No dia seguinte à nossa chegada a Lucunga, teve início a "passagem de testemunho" da Companhia que íamos render,  para a nossa.

Os furriéis com as especialidades de transmissões, enfermagem, reabastecimento (vagomestre) e mecânico-auto, começaram a conferir e a receber o material das respectivas áreas.

De uma maneira geral havia falhas  que a habilidade dos "mais experientes" ultrapassou. Neste particular, deixo aqui o relato da recepção de duas cozinhas de campanha.

O nosso vagomestre estranhou que as cozinhas não se encontrassem no mesmo local, mas o camarada que ia ser rendido deu-lhe uma explicação qualquer que ele aceitou como boa. Depois de receber e conferir os utensílios de uma das cozinhas, deslocaram-se para o local onde estava a outra.
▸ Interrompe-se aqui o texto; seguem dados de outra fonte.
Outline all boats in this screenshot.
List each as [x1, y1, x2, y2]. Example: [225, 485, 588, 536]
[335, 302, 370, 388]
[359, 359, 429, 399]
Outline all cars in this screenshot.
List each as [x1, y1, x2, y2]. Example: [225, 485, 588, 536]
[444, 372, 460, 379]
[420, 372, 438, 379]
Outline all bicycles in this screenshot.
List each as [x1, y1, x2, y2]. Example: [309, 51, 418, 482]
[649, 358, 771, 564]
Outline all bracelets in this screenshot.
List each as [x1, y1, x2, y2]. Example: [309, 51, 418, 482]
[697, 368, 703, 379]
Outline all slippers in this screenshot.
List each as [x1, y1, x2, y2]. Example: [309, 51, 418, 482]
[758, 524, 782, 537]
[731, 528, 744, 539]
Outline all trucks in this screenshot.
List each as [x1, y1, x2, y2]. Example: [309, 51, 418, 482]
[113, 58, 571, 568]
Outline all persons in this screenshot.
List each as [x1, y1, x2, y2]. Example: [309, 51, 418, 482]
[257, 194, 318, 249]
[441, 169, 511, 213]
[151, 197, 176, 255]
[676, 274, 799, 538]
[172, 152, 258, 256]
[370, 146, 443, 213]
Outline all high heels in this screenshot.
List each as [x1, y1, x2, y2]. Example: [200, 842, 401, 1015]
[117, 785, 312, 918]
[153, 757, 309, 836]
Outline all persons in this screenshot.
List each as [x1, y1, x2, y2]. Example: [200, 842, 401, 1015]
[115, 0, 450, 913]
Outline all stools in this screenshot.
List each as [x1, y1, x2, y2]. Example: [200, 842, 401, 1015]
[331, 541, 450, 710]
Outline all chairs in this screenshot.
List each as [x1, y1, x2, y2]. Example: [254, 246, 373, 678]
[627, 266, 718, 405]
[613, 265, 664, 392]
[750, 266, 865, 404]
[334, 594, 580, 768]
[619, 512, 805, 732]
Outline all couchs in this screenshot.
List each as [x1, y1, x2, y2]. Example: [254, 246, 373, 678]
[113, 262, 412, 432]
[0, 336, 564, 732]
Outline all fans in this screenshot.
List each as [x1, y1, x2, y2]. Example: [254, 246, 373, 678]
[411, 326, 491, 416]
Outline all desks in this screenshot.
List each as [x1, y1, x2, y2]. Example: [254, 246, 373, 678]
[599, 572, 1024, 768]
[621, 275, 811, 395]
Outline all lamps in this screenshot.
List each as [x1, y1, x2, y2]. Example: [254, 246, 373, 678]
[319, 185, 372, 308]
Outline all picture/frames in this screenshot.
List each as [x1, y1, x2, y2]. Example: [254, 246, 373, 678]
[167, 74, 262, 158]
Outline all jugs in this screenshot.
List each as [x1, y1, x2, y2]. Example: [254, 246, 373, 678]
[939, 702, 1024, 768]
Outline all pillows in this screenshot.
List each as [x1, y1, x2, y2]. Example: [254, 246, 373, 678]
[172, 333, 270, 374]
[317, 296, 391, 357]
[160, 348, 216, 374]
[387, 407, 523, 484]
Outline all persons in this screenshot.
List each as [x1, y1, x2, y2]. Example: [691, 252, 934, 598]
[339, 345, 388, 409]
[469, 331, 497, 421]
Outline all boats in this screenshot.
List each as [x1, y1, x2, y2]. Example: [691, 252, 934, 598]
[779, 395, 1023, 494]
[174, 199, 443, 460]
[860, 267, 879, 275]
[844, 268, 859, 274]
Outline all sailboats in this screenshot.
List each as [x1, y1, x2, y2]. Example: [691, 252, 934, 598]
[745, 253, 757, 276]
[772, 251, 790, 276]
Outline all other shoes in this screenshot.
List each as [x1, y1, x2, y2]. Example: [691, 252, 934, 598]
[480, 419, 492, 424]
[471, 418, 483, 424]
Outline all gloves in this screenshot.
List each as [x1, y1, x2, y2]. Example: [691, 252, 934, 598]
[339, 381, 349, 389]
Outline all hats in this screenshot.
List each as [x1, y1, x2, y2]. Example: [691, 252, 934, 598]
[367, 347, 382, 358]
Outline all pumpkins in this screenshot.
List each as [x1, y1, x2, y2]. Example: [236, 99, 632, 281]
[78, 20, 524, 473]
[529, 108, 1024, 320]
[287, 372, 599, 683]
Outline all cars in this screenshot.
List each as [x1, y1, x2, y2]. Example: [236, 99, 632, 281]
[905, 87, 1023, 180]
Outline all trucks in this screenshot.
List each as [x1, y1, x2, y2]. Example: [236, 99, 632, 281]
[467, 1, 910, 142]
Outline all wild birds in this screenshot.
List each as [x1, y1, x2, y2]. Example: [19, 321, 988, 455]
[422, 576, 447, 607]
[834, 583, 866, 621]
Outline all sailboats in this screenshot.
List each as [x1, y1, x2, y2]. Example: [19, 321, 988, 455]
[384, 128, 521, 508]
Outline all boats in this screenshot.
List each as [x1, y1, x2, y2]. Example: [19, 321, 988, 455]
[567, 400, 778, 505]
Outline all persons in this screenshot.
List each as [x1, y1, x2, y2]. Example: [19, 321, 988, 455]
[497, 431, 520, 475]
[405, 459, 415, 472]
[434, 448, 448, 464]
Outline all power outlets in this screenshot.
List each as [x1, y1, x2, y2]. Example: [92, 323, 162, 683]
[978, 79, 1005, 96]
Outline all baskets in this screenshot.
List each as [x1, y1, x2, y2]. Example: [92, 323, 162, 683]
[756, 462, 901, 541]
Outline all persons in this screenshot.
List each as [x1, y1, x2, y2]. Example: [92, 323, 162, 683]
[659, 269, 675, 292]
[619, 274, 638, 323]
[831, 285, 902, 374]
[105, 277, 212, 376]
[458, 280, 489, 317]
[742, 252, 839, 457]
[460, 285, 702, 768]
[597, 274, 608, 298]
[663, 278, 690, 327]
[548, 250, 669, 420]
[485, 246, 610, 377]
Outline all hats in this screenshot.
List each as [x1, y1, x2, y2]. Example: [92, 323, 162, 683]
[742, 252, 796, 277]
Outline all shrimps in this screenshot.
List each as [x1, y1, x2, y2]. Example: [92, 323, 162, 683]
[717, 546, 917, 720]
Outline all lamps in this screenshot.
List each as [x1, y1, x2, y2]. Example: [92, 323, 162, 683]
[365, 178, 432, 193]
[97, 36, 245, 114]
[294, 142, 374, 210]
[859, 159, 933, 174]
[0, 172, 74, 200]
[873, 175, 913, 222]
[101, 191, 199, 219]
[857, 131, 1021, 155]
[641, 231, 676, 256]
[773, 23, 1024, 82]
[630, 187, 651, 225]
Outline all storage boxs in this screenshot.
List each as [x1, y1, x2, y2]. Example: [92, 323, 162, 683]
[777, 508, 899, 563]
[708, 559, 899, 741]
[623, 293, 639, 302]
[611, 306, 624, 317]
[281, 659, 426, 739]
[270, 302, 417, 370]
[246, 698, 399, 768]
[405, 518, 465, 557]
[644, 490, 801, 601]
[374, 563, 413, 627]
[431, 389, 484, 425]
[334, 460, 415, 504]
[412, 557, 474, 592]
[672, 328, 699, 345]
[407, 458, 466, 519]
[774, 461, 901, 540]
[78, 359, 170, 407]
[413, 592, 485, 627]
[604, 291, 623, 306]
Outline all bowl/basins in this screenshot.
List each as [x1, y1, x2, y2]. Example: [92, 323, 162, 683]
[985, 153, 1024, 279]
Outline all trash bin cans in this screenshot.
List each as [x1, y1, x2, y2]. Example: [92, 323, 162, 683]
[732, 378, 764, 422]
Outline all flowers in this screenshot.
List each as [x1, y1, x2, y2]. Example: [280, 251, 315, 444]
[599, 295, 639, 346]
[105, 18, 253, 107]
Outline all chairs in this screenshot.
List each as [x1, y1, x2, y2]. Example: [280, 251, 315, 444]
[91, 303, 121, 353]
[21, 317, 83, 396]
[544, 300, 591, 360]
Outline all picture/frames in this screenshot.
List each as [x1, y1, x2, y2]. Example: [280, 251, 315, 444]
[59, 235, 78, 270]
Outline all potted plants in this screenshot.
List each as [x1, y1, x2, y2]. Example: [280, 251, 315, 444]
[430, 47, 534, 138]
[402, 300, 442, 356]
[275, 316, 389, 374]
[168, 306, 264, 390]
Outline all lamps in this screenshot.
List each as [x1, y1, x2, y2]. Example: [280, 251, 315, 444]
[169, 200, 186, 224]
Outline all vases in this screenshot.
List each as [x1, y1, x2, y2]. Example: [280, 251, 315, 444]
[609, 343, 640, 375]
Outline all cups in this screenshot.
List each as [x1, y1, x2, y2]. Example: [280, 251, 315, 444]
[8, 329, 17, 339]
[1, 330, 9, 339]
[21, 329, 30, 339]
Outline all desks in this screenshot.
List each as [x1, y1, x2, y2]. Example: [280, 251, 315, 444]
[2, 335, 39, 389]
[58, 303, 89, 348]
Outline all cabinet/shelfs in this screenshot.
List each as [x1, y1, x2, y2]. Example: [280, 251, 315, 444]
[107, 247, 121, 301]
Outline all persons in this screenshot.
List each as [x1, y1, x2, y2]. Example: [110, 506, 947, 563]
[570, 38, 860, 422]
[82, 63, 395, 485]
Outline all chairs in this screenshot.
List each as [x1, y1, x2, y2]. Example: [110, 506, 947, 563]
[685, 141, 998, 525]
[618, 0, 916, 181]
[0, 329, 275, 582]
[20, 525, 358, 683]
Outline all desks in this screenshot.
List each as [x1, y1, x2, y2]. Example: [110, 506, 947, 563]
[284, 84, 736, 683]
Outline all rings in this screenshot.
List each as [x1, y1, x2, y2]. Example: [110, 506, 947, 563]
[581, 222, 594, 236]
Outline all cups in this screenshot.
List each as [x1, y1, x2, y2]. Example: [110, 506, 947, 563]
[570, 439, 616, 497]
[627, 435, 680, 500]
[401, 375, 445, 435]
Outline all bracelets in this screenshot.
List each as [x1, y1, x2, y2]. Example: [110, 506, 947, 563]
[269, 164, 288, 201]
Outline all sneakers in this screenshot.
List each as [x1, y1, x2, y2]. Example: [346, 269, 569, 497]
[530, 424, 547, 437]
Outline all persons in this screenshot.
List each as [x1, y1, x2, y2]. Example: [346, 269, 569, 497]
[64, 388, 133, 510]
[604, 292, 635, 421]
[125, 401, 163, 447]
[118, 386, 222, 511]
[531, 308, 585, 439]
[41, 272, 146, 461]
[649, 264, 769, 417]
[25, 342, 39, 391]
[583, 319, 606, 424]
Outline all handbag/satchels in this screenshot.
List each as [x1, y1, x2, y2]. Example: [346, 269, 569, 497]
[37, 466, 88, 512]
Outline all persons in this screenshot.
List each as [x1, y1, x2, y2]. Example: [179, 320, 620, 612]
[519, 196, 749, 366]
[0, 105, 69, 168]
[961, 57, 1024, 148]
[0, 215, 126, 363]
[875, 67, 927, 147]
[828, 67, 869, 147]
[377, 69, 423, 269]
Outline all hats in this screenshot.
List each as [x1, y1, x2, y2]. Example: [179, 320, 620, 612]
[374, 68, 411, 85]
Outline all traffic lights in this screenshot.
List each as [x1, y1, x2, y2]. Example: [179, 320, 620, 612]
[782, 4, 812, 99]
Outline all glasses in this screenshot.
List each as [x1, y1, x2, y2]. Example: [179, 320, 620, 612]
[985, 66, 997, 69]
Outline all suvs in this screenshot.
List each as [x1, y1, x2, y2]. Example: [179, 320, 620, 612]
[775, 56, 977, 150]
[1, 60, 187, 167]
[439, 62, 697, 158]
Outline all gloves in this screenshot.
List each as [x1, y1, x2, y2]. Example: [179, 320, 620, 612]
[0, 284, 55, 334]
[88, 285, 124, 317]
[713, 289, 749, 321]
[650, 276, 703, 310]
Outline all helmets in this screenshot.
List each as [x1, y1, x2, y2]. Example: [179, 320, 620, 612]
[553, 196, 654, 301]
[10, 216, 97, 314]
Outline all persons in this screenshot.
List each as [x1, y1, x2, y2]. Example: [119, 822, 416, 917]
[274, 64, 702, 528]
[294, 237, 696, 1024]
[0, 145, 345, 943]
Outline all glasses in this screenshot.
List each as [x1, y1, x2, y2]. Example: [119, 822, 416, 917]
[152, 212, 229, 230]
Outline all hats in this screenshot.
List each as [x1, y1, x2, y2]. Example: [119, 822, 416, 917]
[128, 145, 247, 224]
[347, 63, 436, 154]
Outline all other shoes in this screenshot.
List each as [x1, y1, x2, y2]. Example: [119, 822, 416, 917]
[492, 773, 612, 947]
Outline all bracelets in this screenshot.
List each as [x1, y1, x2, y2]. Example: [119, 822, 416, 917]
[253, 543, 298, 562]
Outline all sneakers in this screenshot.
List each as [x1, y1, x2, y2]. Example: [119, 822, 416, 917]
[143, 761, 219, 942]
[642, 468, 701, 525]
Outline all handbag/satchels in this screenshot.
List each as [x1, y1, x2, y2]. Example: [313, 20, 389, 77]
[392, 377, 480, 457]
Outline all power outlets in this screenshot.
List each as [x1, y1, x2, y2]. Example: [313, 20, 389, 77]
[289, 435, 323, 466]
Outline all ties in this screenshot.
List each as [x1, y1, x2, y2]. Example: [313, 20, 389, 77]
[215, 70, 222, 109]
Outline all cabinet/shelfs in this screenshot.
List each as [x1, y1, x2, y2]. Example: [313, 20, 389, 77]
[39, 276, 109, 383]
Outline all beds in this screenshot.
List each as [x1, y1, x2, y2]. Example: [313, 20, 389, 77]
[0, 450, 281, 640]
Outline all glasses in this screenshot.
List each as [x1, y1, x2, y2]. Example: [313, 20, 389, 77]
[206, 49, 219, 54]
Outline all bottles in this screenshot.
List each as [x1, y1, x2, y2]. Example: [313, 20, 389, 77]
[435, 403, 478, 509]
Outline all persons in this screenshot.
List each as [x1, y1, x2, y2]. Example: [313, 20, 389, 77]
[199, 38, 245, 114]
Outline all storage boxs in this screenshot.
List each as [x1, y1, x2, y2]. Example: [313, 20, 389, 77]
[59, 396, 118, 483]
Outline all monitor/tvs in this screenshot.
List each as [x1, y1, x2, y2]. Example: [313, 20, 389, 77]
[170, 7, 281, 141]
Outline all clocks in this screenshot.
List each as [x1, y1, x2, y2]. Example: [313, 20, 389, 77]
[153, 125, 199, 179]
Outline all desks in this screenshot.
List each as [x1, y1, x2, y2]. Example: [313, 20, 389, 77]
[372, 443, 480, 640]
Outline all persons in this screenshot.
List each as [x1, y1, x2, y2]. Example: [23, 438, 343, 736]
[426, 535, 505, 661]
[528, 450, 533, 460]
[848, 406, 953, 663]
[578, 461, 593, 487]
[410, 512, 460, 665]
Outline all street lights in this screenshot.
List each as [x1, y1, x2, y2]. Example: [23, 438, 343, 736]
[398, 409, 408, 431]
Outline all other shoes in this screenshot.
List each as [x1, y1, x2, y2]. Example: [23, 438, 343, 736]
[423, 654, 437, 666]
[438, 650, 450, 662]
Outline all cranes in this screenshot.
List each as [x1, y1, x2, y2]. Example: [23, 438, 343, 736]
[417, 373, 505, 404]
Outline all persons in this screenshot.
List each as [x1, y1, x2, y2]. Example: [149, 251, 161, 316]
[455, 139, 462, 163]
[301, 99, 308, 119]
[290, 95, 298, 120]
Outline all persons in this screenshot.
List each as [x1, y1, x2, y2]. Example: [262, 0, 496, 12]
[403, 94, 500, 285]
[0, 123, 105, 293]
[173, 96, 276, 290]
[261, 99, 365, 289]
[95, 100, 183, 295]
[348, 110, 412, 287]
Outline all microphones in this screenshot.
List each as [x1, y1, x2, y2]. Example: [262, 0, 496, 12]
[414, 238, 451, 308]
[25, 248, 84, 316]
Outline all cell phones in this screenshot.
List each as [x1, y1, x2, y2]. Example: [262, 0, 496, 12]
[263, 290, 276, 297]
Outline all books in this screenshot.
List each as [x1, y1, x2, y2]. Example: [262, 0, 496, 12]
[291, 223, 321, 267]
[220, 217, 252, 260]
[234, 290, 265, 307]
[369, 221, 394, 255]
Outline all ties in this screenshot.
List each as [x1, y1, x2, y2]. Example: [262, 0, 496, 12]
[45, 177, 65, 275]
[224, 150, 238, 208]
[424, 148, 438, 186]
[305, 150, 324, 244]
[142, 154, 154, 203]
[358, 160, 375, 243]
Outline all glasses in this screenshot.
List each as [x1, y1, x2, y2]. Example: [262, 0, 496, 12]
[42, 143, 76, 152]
Mais tarde percebeu que o tempo excessivo que demoraram a chegar a esse local tinha como finalidade dar tempo a que alguém, por outro caminho, levasse peças de uma cozinha para a outra, onde estavam em falta. 

Um ano depois seria a sua vez de ser "habilidoso", fazendo o mesmo. 

No posto de transmissões, ingénuo e de boa fé, o nosso camarada conferiu o material constante da lista que lhe apresentaram, sem confirmar se todos os rádios estavam operacionais. Na realidade, a maior parte estava avariada e nunca viria a funcionar, tendo sido muitas as vezes em que fomos para operações sem rádio ou, levando-o, não funcionava impedindo qualquer espécie de contacto com o posto em Lucunga, ou com outros pelotões.



GMC

O parque automóvel não estava melhor. Dos quatro "jipões", do tempo da II Guerra Mundial, só dois circulavam; os outros dois apenas serviam para fornecer peças. Das duas camionetas GMC (também originárias da II Guerra), só uma circulava, e muitas vezes as condições mecânicas eram deficientes. Dos pequenos "jipes" Williams (alguns da mesma época dos anteriormente citados, com duros estofos de lona), só alguns andavam .

Esta situação seria alterada alguns meses depois com a chegada de seis modernas viaturas Unimog, algumas equipadas com guinchos, de grande utilidade nas picadas lamacentas e escorregadias em que circulávamos.

Embora as condições de habitabilidade fossem razoáveis, algumas moradias  necessitavam de obras de reabilitação e, nalguns casos, nem casas de banho tinham.

Houve, por isso,  necessidade de meter mãos à obra, sem prejuízo das operações militares no mato (e no capim, claro). Mãos que foram as dos que na vida civil eram pedreiros, carpinteiros, electricistas, etc., além dos que se tornaram "profissionais" do ramo,  fazendo um apressado "curso de formação " (sem direito a subsídios). 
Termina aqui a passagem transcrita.